Allah-u Teâlâ Davut kuluna böyle zırhlar yapmasını öğretmekle beşeriyete ihsanda bulunmuş:
“Artık şükredecek misiniz?” (Enbiyâ: 80)
Âyet-i kerime’si ile bu nimete şükredilmesini emir buyurmuştur.
Zırhın şükür gerektiren bir nimet olduğunu Kur’an-ı kerim’de beyan etmesi, gelecek kuşaklara da bu sanatın yadigâr kaldığını göstermektedir.
Allah-u Teâlâ bu sanatı övmüştür. Çünkü mükerrem olarak yaratılan insanı ölümden korumaktadır. Onun içindir ki zırh gibi koruyucu silâhlar yapan, kılıç gibi saldırı silahları yapanlardan daha hayırlıdır.
O zamandaki savaşlar kılıç, kargı ve oklarla yapılıyordu. Bunun içindir ki korunmak için en mühim âlet zırh idi. Günümüzde ise en modern öldürücü silahların icadından sonra, savunmada kullanılan âletlerin önemini artırmıştır. Binaenaleyh bu gibi korunma vasıtalarını yapmak daha çok faydalıdır.
Allah-u Teâlâ kullarının yalnızca zırh ve buna mümasil âletler yapmalarını değil, her işlerini, her yaptıklarını murakabe etmektedir.
Âyet-i kerime’sinde buyurur ki:
“Sâlih ameller işleyin!
Çünkü ben sizin yaptıklarınızı görmekteyim.” (Sebe: 11)
Peygamberlikle beraber Allah-u Teâlâ Davut Aleyhisselâm’a hükümdarlık da vermişti. Hükümdar bir peygamber olarak insanları Allah’ı bir tanımaya ve O’na kulluk etmeye dâvet etti.
Âyet-i kerime’sinde:
“Onun hükümranlığını kuvvetlendirmiştik.
Ona hikmet ve güzel konuşma, anlatma üstünlüğü vermiştik.” buyuruyor. (Sad: 20)
Allah-u Teâlâ ona bir heybet vermiş, yardımı ile desteklemiştir. Büyük ordulara kumanda etmek gibi payelerle güçlendirmiştir. Hiçbir şiddet karşısında gevşememiş, emr-i ilâhî ile icraatlarını yürütmüştür.

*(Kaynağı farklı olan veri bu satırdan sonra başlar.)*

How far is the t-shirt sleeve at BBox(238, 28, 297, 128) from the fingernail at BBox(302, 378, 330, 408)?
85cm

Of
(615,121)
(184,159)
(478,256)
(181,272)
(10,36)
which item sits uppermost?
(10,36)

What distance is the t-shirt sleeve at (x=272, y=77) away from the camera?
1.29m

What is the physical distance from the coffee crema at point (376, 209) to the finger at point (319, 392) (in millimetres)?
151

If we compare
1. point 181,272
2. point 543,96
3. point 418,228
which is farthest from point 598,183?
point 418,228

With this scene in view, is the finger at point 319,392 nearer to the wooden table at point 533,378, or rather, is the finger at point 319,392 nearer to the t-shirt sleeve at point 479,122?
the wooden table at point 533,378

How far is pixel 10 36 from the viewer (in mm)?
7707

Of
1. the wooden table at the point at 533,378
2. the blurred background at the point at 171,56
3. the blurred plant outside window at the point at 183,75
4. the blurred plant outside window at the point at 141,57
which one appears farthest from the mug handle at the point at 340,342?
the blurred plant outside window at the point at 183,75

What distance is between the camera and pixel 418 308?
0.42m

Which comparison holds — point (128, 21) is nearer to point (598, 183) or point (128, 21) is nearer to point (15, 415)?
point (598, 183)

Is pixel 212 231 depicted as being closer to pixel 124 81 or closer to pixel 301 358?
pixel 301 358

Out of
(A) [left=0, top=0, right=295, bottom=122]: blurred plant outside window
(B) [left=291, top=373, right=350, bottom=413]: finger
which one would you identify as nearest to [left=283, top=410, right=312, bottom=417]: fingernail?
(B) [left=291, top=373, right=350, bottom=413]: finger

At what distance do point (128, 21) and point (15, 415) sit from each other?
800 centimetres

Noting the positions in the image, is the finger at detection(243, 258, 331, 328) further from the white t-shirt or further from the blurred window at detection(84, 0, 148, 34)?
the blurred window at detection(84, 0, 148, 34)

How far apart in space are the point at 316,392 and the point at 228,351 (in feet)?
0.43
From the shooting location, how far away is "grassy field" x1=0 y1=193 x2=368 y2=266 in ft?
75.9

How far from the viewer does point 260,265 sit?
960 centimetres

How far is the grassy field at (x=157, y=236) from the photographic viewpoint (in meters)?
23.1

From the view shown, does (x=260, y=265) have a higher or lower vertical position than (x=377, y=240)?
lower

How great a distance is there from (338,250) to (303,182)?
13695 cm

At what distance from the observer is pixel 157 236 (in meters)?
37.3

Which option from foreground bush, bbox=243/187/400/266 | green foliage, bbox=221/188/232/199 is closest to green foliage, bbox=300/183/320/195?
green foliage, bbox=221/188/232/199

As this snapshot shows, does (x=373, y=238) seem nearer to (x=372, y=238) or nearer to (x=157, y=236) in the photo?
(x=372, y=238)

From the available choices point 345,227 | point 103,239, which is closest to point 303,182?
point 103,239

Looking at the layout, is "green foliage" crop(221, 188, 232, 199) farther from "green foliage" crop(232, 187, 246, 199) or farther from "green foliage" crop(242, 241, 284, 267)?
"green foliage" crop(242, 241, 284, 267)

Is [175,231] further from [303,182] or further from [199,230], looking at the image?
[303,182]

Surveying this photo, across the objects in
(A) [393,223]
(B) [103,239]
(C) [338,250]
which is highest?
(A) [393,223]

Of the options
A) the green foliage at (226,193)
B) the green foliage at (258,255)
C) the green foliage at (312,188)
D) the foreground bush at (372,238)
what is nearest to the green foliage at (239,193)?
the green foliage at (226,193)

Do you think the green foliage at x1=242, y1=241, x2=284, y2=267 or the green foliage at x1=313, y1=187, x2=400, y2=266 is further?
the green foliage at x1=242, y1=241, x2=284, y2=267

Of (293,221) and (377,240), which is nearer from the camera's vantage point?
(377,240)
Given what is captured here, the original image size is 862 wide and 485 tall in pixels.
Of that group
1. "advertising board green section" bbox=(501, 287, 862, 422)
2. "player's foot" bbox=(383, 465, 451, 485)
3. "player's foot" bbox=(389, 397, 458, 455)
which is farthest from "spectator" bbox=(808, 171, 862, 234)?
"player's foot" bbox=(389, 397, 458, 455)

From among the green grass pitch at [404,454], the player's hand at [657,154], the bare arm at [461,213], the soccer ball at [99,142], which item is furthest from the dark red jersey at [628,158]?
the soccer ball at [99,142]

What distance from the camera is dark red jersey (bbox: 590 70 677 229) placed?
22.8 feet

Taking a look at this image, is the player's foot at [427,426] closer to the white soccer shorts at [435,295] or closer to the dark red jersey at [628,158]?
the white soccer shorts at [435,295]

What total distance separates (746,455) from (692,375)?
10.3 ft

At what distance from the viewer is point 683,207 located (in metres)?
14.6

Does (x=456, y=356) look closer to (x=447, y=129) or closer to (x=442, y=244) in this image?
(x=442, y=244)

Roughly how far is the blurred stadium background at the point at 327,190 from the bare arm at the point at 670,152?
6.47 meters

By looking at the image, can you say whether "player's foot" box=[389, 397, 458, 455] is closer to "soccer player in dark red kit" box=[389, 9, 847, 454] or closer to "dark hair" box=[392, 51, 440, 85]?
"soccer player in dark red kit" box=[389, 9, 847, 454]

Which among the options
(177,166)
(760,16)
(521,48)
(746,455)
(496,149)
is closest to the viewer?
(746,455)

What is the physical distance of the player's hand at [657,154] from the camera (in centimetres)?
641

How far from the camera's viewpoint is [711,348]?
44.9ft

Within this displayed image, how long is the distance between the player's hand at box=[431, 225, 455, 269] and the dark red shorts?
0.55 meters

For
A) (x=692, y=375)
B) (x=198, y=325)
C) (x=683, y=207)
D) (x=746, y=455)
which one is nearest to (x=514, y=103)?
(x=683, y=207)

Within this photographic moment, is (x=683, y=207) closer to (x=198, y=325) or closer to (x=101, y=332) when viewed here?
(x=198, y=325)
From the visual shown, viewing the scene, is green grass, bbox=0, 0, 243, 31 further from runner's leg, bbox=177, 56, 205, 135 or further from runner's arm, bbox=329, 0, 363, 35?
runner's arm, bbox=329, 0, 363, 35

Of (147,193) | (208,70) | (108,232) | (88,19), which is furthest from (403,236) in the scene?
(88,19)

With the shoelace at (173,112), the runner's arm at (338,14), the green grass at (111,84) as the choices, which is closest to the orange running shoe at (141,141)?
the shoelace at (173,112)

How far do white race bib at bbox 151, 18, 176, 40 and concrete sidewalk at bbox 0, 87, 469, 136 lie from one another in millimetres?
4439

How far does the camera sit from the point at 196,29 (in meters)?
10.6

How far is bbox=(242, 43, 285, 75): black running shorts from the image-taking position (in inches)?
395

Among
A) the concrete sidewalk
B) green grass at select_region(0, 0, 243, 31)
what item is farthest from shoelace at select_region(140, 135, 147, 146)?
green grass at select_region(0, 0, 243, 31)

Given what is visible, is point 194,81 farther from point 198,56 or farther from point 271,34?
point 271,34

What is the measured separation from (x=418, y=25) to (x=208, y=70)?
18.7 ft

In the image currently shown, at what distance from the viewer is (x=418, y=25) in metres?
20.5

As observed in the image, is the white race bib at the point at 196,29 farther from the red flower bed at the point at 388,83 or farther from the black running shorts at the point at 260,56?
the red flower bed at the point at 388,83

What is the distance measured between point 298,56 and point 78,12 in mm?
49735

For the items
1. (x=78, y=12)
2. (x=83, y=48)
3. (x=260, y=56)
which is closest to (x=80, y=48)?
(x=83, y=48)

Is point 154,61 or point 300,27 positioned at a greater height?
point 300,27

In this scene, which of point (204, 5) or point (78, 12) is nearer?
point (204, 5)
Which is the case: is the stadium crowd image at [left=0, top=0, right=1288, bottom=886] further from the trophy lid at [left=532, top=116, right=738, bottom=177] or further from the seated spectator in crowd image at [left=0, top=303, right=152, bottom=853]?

Davut Aleyhisselâm çok fasih ve beliğ konuşurdu.
Dinleyen kimseler konuştuğu her sözü açıkça anlarlardı.
Hüküm verdiğinde açıkça hüküm verir, doğruyu yanlıştan, haklıyı haksızdan ayırdetmek suretiyle hasımların arasını tam bir isabetle halledip neticeye bağlardı.